### Brief
Starting with the line that contains "How far away from the camera", set down each line through the end of the entries below, exactly and with nothing added.

[Collected data]
== == ==

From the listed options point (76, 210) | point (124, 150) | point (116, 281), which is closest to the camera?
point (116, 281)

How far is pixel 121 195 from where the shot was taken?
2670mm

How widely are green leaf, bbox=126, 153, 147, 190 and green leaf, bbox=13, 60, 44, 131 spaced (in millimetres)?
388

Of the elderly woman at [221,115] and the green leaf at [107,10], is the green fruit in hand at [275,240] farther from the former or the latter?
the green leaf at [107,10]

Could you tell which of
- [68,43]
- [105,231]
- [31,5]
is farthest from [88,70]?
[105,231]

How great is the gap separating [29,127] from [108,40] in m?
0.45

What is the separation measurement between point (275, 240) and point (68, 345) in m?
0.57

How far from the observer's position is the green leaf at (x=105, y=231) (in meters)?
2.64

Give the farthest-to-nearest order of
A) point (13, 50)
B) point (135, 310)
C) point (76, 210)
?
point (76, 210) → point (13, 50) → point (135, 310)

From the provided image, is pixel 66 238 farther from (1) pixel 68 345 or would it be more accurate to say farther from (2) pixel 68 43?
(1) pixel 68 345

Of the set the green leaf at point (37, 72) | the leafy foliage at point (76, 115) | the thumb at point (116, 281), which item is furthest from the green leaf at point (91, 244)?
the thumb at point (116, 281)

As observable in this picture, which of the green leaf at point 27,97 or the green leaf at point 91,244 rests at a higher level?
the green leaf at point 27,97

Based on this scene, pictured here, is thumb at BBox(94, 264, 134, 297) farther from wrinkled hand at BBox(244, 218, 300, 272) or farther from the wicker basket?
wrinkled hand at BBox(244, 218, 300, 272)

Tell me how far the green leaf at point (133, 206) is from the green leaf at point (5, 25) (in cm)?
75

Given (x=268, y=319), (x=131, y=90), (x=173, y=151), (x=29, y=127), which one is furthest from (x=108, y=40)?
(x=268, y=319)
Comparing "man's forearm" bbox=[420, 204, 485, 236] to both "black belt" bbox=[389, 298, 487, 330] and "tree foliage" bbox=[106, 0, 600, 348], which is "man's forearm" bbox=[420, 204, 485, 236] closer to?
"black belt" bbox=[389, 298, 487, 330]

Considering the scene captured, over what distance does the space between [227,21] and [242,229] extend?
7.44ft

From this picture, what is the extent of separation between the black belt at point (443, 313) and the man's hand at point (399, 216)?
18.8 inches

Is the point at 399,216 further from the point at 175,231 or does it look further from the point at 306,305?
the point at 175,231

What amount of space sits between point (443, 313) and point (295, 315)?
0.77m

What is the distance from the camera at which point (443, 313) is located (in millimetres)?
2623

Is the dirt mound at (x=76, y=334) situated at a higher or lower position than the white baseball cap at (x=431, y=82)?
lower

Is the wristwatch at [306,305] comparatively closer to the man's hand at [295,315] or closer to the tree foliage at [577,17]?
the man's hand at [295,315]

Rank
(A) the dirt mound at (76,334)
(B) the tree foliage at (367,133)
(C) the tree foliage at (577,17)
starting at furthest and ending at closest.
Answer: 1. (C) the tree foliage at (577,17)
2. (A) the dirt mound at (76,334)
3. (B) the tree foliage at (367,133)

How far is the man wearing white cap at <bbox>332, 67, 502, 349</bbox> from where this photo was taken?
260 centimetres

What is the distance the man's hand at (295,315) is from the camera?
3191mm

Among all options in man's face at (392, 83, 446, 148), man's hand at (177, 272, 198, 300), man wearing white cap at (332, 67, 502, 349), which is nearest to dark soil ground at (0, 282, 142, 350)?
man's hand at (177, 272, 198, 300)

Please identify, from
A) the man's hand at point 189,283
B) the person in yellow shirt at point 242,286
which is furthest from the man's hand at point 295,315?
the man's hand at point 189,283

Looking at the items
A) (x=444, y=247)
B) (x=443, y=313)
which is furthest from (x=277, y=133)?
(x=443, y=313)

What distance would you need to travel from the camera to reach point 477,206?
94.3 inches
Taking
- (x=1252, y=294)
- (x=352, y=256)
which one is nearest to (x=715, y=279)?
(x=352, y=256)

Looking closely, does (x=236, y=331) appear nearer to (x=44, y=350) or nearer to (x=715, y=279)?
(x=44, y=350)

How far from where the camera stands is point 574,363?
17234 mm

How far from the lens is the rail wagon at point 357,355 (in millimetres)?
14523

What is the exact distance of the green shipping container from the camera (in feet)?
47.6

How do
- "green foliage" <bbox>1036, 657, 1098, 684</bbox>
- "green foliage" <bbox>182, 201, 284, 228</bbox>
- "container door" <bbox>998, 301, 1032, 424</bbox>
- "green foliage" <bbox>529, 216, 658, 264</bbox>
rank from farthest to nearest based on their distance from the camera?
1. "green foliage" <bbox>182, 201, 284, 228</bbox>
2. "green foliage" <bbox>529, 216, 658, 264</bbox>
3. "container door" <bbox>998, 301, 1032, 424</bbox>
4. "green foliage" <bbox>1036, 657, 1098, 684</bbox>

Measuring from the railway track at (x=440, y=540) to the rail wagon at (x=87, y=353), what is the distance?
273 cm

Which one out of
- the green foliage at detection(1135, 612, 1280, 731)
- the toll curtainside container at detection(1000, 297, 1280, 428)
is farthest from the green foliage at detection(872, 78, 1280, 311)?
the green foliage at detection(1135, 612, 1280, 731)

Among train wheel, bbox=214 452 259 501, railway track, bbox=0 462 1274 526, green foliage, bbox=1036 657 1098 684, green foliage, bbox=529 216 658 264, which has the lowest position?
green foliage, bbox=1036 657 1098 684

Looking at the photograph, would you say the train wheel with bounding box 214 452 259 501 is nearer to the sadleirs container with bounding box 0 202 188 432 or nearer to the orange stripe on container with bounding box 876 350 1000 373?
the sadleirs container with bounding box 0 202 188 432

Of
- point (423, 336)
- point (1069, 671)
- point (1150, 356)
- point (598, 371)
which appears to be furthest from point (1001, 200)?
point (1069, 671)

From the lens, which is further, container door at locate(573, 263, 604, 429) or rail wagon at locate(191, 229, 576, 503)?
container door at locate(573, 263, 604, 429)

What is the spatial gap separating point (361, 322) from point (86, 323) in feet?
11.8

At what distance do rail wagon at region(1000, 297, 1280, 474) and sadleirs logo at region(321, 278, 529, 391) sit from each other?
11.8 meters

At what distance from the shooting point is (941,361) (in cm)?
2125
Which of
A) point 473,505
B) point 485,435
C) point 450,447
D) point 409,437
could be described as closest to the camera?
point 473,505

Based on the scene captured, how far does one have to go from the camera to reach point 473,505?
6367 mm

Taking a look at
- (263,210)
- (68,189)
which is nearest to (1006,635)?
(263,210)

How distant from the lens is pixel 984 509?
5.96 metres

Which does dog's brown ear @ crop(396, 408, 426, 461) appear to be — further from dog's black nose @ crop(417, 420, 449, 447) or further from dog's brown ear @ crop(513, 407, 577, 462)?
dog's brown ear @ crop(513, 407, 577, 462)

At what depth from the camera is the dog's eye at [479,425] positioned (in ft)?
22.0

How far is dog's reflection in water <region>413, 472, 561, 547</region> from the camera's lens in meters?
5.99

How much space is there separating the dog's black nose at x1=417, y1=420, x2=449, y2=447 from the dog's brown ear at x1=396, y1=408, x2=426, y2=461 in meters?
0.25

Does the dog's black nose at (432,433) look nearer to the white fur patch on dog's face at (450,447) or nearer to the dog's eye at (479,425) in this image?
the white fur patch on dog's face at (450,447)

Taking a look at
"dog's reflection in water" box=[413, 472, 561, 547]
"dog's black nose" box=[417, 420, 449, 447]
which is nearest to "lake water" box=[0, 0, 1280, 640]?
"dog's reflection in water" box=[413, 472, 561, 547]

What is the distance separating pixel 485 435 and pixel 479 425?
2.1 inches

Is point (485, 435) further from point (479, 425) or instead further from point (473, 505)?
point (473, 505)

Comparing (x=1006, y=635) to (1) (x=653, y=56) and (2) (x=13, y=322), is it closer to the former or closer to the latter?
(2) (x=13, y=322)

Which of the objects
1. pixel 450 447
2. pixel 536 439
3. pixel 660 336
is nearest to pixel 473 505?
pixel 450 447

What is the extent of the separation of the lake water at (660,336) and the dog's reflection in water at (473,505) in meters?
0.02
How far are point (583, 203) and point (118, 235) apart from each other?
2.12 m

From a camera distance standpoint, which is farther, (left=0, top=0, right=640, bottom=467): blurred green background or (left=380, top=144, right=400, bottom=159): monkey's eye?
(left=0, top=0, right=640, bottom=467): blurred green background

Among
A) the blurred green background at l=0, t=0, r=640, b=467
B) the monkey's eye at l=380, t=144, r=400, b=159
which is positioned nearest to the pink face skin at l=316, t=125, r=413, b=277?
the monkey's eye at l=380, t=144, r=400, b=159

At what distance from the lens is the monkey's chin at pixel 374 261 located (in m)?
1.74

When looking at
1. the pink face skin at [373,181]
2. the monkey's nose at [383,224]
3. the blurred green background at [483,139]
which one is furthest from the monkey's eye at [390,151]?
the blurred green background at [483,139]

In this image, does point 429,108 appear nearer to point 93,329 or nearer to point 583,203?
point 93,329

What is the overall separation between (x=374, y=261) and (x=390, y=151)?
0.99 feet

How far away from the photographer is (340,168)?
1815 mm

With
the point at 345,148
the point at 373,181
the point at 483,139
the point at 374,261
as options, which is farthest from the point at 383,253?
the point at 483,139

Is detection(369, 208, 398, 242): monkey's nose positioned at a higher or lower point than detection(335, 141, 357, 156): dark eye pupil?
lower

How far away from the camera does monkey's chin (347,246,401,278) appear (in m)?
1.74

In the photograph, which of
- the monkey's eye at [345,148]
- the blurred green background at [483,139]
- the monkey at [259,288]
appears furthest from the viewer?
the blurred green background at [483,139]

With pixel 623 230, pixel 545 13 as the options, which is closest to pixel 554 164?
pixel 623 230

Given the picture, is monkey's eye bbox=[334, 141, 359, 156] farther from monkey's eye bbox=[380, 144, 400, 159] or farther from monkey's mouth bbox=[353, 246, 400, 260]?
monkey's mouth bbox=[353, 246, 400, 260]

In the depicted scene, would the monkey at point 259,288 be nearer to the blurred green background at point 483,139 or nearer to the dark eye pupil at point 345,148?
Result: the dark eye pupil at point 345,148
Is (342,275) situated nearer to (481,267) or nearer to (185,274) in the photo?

== == ==

### Output for this exercise
How far away from the camera does monkey's chin (347,246,401,278) appear (in m)?
1.74

In the photograph, which of
- the monkey's eye at [345,148]
- the blurred green background at [483,139]
- the monkey at [259,288]
appears furthest from the viewer?
the blurred green background at [483,139]

With pixel 623 230, pixel 545 13 as the options, which is closest to pixel 554 164?
pixel 623 230

Given the picture, is monkey's eye bbox=[334, 141, 359, 156] farther from monkey's eye bbox=[380, 144, 400, 159] or farther from monkey's mouth bbox=[353, 246, 400, 260]?
monkey's mouth bbox=[353, 246, 400, 260]

In the depicted scene, would the monkey at point 259,288 be nearer to the blurred green background at point 483,139 or nearer to the dark eye pupil at point 345,148?
Result: the dark eye pupil at point 345,148
Is (342,275) situated nearer to (481,267) or nearer to (185,274) in the photo?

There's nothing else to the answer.